Des petites phrases qui ont marqué les esprits, signe que la langue familière fait mouche dans le discours politique. Mais attention à ne pas en abuser, au risque de perdre en crédibilité.
Un nouveau style présidentiel ?
Au-delà de l’effet de surprise, les propos de Michel Barnier posent la question d’une évolution durable du discours politique. Assiste-t-on à l’émergence d’un nouveau style présidentiel, plus direct, plus proche du langage populaire ?
Certains y verront un danger, celui d’une peopolisation de la vie politique. D’autres, au contraire, salueront le courage d’un homme prêt à bousculer les conventions pour dire les choses telles qu’elles sont. Une chose est sûre : la langue de bois n’a qu’à bien se tenir !

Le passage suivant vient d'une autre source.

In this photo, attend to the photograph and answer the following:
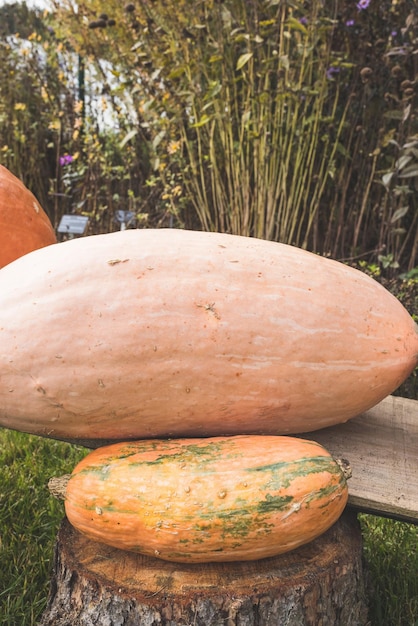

Dès qu’un homme politique a l’usage d’un mot qui peut être considéré comme un peu familier ou usant d’une expression qui peut paraître plus authentique, on est surpris.
Arnaud Benedetti
En osant un vocabulaire inhabituel pour un Premier ministre, Michel Barnier bouscule les codes de la communication politique. Un pari risqué mais qui pourrait s’avérer payant dans un contexte de défiance envers les élites. Reste à savoir si cette stratégie du parler-vrai résistera à l’épreuve du temps et des crises. Les prochains mois nous le diront.